South Carolina lottery officials say sales since July are up $6 million from the same period last year.
Lottery officials say profits should reach the $252 million goal needed to pay for college scholarships.
So, the economy is down, but people are still spending on lottery tickets.
Peggy Adams sells them every day at Gullies Convenience Store.
"Because the economy is bad, and people are hoping to win some money to make things better," said Adams.
The obsession to strike it rich has upped state lottery sales by millions this year, even though some can't afford to take the risk.
Joan Clark is a psychologist with Coping EPA.
She said, "It's a form of desperation. 'I'm so far in now.
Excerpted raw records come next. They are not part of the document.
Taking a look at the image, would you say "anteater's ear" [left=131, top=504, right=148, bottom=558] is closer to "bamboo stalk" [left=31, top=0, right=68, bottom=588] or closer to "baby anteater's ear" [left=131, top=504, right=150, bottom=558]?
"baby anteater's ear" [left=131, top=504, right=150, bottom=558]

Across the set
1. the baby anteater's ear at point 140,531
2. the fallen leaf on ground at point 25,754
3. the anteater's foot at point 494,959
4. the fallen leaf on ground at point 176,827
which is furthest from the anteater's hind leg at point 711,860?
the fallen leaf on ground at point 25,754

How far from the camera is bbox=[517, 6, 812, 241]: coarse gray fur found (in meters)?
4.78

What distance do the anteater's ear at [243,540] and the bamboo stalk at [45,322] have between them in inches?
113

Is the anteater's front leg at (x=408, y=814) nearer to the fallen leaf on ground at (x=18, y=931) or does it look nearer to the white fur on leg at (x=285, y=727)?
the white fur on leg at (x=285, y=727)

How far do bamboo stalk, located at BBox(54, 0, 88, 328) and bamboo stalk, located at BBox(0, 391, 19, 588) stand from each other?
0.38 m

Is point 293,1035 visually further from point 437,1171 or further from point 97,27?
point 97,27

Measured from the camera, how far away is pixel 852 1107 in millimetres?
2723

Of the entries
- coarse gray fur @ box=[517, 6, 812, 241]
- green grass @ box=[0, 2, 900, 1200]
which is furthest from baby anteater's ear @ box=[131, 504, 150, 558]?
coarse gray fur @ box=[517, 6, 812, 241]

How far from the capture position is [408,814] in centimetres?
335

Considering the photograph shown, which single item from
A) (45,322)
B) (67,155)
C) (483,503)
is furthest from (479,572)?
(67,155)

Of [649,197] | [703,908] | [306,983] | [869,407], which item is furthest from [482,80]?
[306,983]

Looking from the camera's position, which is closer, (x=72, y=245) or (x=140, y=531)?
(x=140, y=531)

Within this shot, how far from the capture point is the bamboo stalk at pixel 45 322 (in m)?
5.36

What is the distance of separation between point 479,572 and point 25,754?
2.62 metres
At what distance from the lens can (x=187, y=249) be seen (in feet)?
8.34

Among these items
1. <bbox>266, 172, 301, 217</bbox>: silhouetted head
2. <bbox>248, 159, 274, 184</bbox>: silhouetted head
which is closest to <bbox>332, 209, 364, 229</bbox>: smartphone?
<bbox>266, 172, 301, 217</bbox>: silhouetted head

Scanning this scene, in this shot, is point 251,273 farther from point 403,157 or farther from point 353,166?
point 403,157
Let me buy a ticket that might change my luck.'"
Clark says people are more likely to gamble these days. It's their way to escape from reality and worry about mortgages, rising grocery prices, and falling stocks. All they need is to change their luck.
"People blame their lack of money on luck, very often, and they don't look at whether they've mismanaged it or not," said Clark.
Sometimes those dreams do come true, though. A $250,000 winning ticket was sold at Gullies.
"We had a big winner. Y'all come to Gullies," shouted Adams.
But some always highlight the negative, citing the odds of winning the top prize in the Powerball, for example, as 1 in 146 million.
"If they really must buy lottery tickets, make that the last thing they buy with their dollar, not the first," advised Clark.
Lottery officials say profits should reach their goal of $252 million this year.
If you or someone you know has a gambling problem, the lottery has a toll free number you can call, 1-877-452-5155.
That number's printed on every lottery ticket sold.